• [PROBLEM DETAILS]:
Output the line containing "Comparing point (314, 308)" and all subsequent lines of the listing below, copied exactly, with no other lines.

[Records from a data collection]
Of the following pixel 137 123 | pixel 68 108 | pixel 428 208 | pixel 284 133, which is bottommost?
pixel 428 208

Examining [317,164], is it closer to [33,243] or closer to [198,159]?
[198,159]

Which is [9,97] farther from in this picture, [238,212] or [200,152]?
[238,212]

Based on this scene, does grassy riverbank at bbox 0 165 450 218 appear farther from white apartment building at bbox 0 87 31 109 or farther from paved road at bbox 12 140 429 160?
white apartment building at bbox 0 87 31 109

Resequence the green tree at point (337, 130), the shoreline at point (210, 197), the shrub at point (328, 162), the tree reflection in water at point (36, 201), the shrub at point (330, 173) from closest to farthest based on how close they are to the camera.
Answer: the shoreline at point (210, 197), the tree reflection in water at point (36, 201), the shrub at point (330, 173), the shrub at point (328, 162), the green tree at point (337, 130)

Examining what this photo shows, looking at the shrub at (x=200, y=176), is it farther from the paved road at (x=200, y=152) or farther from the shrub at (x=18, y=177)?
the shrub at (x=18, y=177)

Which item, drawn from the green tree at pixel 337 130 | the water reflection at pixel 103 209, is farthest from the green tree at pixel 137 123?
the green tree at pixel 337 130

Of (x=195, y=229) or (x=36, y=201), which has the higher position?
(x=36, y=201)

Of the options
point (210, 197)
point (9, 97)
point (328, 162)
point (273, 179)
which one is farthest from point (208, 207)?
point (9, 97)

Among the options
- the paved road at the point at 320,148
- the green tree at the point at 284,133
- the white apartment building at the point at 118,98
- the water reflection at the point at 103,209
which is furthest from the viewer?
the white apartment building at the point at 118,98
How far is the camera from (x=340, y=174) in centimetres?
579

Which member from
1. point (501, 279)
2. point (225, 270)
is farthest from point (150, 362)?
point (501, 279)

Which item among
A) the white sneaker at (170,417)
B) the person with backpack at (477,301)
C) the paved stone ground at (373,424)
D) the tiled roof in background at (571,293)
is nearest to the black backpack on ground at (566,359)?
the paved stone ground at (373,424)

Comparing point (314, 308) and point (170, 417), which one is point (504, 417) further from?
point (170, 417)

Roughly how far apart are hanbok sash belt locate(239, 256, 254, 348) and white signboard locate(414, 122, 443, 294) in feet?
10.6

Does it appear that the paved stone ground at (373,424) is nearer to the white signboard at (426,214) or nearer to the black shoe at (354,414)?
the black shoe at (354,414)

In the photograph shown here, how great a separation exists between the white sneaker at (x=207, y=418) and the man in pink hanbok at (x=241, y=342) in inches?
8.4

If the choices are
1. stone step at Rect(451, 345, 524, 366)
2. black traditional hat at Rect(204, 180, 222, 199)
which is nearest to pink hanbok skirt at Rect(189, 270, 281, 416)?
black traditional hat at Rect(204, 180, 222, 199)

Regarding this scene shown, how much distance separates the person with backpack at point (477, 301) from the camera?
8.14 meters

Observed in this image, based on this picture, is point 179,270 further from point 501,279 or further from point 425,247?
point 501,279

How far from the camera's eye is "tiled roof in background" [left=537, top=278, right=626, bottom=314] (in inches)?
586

• [ANSWER TO THIS EXERCISE]:
Comparing point (314, 308) and point (170, 417), which one is point (504, 417) further from?
point (170, 417)

Roughly how far apart are hanbok sash belt locate(239, 256, 254, 348) and white signboard locate(414, 122, 443, 294) in feet?
10.6

Does it appear that the paved stone ground at (373,424) is nearer to the white signboard at (426,214) or nearer to the black shoe at (354,414)?
the black shoe at (354,414)

In the photograph shown here, how great a separation exists between the white sneaker at (x=207, y=418) and the man in pink hanbok at (x=241, y=342) in inches?
8.4

If the choices are
1. stone step at Rect(451, 345, 524, 366)
2. black traditional hat at Rect(204, 180, 222, 199)
which is nearest to pink hanbok skirt at Rect(189, 270, 281, 416)?
black traditional hat at Rect(204, 180, 222, 199)

Regarding this scene shown, how much distance separates the person with backpack at point (477, 301) from the camera?
8.14 meters

Observed in this image, based on this picture, is point 179,270 further from point 501,279 or further from point 425,247?
point 501,279

How far from the camera's eye is "tiled roof in background" [left=537, top=278, right=626, bottom=314] (in inches)?
586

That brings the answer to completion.